__Task objective__
Pick out and copy every line of the records below that contains the string "pyautogui".

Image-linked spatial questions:
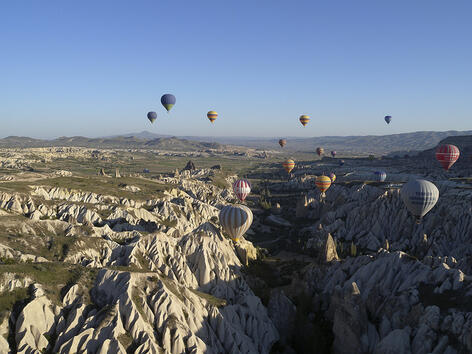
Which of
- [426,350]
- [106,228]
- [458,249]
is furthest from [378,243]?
[106,228]

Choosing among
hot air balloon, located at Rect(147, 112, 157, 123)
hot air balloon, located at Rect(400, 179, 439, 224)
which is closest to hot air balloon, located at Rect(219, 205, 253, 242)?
hot air balloon, located at Rect(400, 179, 439, 224)

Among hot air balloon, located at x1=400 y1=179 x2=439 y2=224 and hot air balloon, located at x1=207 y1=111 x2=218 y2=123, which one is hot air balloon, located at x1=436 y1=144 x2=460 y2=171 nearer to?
hot air balloon, located at x1=400 y1=179 x2=439 y2=224

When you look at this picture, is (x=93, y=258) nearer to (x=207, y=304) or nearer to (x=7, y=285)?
(x=7, y=285)

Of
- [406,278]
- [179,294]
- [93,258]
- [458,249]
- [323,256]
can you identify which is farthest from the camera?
[458,249]

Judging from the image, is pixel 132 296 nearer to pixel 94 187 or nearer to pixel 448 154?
pixel 94 187

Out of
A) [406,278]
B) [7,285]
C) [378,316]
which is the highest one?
[7,285]
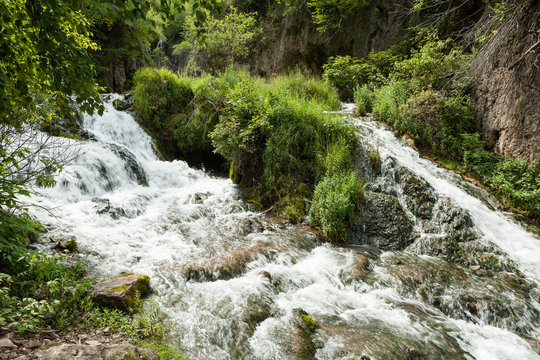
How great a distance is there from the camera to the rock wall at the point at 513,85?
20.7ft

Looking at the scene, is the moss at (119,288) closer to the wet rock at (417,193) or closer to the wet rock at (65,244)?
the wet rock at (65,244)

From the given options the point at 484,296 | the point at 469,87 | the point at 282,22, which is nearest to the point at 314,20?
the point at 282,22

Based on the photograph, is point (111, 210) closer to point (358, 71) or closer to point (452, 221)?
point (452, 221)

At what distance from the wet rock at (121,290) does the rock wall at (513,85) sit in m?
8.59

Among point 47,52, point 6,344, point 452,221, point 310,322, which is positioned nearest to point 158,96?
point 47,52

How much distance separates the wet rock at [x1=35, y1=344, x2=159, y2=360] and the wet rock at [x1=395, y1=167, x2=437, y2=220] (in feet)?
18.7

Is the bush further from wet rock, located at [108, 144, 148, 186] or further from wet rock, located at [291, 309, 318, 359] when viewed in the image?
wet rock, located at [108, 144, 148, 186]

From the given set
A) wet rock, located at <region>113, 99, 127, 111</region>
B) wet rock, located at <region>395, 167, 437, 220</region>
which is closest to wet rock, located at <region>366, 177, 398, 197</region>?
wet rock, located at <region>395, 167, 437, 220</region>

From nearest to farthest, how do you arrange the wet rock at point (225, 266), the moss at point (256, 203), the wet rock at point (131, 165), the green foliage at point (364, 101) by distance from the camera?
1. the wet rock at point (225, 266)
2. the moss at point (256, 203)
3. the wet rock at point (131, 165)
4. the green foliage at point (364, 101)

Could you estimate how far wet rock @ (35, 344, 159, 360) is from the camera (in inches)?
91.8

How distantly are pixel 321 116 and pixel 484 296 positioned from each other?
5.29m

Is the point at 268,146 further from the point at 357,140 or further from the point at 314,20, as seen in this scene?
the point at 314,20

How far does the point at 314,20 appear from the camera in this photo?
1402 cm

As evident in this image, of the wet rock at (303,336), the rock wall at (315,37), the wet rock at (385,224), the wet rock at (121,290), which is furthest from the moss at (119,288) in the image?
the rock wall at (315,37)
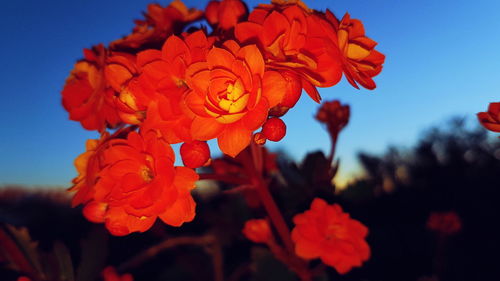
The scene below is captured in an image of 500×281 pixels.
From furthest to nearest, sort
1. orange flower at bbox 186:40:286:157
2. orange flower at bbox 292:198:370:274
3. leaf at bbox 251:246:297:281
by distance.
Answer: leaf at bbox 251:246:297:281, orange flower at bbox 292:198:370:274, orange flower at bbox 186:40:286:157

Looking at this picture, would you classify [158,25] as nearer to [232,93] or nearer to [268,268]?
[232,93]

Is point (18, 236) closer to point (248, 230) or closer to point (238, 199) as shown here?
point (248, 230)

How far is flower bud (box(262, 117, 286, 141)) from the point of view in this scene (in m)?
0.49

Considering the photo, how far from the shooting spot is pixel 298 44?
0.51 meters

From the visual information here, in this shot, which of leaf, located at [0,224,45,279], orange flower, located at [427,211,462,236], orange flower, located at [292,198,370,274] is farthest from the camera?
orange flower, located at [427,211,462,236]

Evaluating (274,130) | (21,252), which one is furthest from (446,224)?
(21,252)

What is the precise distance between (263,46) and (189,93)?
13cm

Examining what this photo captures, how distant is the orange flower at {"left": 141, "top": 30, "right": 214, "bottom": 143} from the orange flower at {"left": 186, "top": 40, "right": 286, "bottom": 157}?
31 mm

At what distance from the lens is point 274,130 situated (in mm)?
493

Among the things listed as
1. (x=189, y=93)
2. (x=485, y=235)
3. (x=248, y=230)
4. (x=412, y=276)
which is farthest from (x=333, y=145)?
(x=485, y=235)

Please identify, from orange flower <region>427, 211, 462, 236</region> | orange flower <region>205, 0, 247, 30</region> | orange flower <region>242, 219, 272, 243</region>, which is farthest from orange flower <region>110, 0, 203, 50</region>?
orange flower <region>427, 211, 462, 236</region>

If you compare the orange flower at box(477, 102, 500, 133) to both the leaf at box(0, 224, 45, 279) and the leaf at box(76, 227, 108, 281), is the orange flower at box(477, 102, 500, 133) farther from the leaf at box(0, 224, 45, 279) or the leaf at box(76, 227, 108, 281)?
the leaf at box(0, 224, 45, 279)

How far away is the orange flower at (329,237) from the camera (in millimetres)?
687

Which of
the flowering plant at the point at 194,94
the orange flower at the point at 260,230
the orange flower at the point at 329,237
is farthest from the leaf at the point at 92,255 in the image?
the orange flower at the point at 329,237
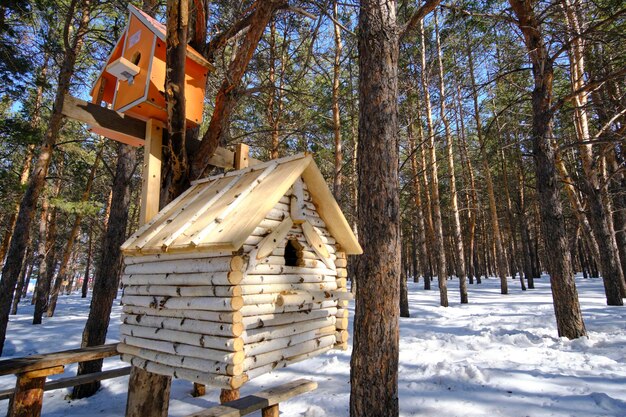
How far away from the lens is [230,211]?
7.83 feet

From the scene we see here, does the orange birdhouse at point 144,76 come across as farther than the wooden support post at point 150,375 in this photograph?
Yes

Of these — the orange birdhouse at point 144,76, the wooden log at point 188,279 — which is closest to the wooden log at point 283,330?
the wooden log at point 188,279

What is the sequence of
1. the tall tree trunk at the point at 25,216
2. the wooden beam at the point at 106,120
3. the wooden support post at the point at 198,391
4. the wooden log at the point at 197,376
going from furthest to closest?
the tall tree trunk at the point at 25,216, the wooden support post at the point at 198,391, the wooden beam at the point at 106,120, the wooden log at the point at 197,376

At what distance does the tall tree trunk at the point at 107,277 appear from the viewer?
227 inches

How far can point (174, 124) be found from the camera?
303 centimetres

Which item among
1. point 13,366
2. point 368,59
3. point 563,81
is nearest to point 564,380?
point 368,59

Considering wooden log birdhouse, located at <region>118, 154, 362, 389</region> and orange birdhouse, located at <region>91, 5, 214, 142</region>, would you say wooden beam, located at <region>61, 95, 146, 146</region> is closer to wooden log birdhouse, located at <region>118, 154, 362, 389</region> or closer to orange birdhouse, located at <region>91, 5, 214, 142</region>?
orange birdhouse, located at <region>91, 5, 214, 142</region>

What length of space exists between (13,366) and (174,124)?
3.12m

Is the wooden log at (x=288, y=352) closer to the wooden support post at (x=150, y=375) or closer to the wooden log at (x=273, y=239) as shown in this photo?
the wooden log at (x=273, y=239)

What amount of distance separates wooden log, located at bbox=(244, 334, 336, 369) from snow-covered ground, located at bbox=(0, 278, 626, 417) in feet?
5.89

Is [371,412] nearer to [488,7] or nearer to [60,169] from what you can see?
[488,7]

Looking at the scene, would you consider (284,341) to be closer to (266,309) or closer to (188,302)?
(266,309)

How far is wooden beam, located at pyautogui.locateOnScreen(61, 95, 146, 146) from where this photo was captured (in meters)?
2.76

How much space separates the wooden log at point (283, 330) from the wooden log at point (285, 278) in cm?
31
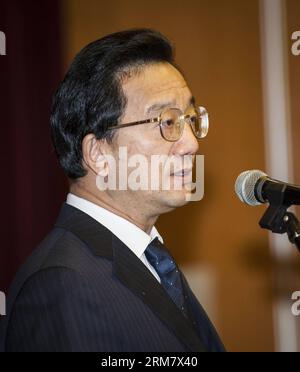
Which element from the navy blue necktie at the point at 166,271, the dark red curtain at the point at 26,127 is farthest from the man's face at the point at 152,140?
the dark red curtain at the point at 26,127

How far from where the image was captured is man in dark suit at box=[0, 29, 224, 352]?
3.20ft

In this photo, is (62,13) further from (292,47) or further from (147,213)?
(147,213)

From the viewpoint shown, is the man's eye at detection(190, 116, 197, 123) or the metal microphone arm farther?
the man's eye at detection(190, 116, 197, 123)

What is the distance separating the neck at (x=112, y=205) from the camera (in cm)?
113

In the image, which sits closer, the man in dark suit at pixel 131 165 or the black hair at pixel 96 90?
the man in dark suit at pixel 131 165

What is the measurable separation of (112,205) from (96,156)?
11 centimetres

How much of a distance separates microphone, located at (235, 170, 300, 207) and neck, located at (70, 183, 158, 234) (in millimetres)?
283

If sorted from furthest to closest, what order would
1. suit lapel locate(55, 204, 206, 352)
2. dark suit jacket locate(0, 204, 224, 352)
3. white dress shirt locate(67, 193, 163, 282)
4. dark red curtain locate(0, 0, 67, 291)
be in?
1. dark red curtain locate(0, 0, 67, 291)
2. white dress shirt locate(67, 193, 163, 282)
3. suit lapel locate(55, 204, 206, 352)
4. dark suit jacket locate(0, 204, 224, 352)

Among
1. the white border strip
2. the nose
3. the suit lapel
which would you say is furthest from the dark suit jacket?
the white border strip

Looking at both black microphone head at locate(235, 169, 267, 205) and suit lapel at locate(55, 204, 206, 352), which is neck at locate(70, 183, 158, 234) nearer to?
suit lapel at locate(55, 204, 206, 352)

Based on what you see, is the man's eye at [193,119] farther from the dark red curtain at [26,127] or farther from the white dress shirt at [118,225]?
the dark red curtain at [26,127]

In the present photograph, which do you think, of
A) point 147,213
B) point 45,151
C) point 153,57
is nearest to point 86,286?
point 147,213

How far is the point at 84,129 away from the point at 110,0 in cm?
116
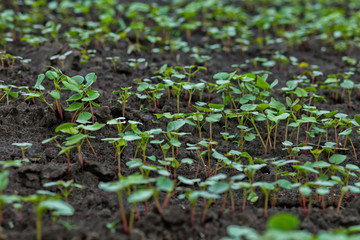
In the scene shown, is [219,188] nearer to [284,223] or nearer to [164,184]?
[164,184]

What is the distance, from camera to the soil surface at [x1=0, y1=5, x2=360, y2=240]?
5.37ft

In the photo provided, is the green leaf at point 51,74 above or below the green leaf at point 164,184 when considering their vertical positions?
above

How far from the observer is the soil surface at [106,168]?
1638 millimetres

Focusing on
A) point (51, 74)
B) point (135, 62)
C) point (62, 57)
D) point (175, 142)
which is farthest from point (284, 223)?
point (135, 62)

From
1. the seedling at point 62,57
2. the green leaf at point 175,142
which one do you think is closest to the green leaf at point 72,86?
the green leaf at point 175,142

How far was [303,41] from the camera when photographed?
15.1ft

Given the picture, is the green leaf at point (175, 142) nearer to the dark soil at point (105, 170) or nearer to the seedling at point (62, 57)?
the dark soil at point (105, 170)

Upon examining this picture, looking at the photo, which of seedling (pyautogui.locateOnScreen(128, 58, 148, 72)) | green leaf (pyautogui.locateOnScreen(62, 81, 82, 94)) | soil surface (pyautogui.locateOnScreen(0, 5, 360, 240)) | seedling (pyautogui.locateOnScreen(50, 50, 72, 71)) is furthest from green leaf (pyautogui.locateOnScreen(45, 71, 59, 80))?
seedling (pyautogui.locateOnScreen(128, 58, 148, 72))

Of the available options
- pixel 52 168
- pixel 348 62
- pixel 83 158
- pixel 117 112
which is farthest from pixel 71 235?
pixel 348 62

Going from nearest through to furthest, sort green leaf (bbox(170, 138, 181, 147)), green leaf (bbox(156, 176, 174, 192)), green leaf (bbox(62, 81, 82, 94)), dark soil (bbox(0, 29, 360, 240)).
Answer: green leaf (bbox(156, 176, 174, 192)) < dark soil (bbox(0, 29, 360, 240)) < green leaf (bbox(170, 138, 181, 147)) < green leaf (bbox(62, 81, 82, 94))

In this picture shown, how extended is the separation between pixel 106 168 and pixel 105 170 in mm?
53

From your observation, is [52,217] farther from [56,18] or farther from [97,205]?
[56,18]

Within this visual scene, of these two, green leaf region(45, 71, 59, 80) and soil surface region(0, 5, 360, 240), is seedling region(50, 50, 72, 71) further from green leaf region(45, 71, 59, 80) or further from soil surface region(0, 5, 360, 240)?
green leaf region(45, 71, 59, 80)

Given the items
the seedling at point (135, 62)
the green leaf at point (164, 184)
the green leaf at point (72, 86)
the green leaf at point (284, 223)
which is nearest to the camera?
the green leaf at point (284, 223)
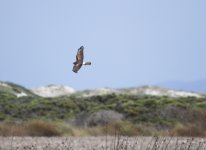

__Answer to the task__
How far is wooden beam, located at pyautogui.locateOnScreen(61, 95, 146, 146) from where this photo was captured (in meters)?
Upon examining this picture, looking at the photo, which of seedling (pyautogui.locateOnScreen(128, 58, 148, 72)) | green leaf (pyautogui.locateOnScreen(62, 81, 82, 94)) | soil surface (pyautogui.locateOnScreen(0, 5, 360, 240)) | seedling (pyautogui.locateOnScreen(50, 50, 72, 71)) is furthest from green leaf (pyautogui.locateOnScreen(45, 71, 59, 80))?
seedling (pyautogui.locateOnScreen(128, 58, 148, 72))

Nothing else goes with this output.